L’assurance-vie est classée depuis belle lurette comme étant le support de classement préféré des Français. Pour diverses raisons, certes, sans oublier son rendement plus avantageux que d’autres. Pour autant, ce dernier fait actuellement l’objet d’une polémique. De fait, des frais amputant sur sa rémunération réelle ont été dénoncés tout récemment.

Complémentaires santé, mutuelle familiale, senior, étudiant… Les choix d'offres de couverture maladie sont multiples dans l'Hexagone. De leur côté, les supports de placement pullulent sur le marché de l'épargne : livrets réglementés, Plan Épargne Logement (PEL), Plan d'épargne retraite (PER) ou encore assurance-vie. Nul doute que les Français sont précautionneux de nature.

D'autant plus, de nombreux volontaires n'hésitent pas à sonner l'alerte à chaque moindre constat porté à l'encontre des consommateurs. Le sujet ici se porte sur les contrats vie. Il semblerait, en effet, que le système de rémunération par rétrocessions de ce moyen d'investissement numéro un dans le cœur de la population lui prive pourtant de son bénéfice réel, à cause de nombreux frais. Et ce, sans tenir compte de l'inflation.


Le système de rémunération de l'assurance-vie, dans le viseur

Jeudi 7 octobre dernier s'est déroulée la présentation d'un rapport sénatorial sur la protection des épargnants. L'occasion pour deux sénateurs membres de la commission des finances de pointer du doigt le système de rémunération de l'assurance-vie.

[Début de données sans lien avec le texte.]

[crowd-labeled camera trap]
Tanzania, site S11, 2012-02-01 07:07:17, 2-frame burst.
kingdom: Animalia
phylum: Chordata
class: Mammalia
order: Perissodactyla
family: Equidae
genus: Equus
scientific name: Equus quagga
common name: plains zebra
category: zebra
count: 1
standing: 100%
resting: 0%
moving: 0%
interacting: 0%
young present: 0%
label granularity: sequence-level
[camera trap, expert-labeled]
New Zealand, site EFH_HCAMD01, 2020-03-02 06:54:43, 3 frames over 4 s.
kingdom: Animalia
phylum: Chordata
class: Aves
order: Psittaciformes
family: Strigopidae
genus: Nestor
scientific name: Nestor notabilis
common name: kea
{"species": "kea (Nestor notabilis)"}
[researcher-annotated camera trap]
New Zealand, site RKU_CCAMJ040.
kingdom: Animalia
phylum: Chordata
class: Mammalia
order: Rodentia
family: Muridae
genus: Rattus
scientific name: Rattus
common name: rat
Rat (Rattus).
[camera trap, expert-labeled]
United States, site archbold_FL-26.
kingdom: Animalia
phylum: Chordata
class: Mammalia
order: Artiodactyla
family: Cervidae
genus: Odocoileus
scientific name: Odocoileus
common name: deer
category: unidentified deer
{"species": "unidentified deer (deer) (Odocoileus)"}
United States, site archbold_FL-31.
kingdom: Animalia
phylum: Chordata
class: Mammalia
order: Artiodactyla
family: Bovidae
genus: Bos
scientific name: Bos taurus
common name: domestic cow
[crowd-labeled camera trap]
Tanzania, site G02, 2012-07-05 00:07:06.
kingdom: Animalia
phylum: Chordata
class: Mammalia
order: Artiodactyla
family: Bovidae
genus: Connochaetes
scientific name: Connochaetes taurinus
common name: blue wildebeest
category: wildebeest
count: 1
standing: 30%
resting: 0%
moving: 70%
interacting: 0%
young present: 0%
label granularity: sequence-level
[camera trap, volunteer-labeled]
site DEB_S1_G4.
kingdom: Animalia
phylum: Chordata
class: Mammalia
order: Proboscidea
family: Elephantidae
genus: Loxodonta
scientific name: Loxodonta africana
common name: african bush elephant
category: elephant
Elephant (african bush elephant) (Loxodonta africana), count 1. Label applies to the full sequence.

Une critique tombée pile au moment même où la tension est forte entre les PER et le ministère de l'Économie et des Finances, le support d'épargne se trouverait actuellement sur le banc de l'accusé à cause des frais y afférents.

À souligner qu'avant d'en arriver à cette constatation, les deux membres du Sénat visaient un tout autre objectif : celui d'étudier la solidité de la protection des épargnants face à l'« obligation » pour certains foyers de constituer une épargne durant la pandémie. Force est pourtant de reconnaitre que le sujet du rendement réel des produits d'épargne déjà disponibles sur le marché pourrait devenir houleux avec la perte du pouvoir d'achat due à l'augmentation des prix à la consommation.

Pour en revenir à la rémunération des contrats vie, le rapport d'Albéric de Montgolfier et de Jean-François Husson a soulevé les frais appliqués par les assureurs et les bancassureurs qui amputent considérablement les bénéfices que pourrait engranger le capital investi par les épargnants français.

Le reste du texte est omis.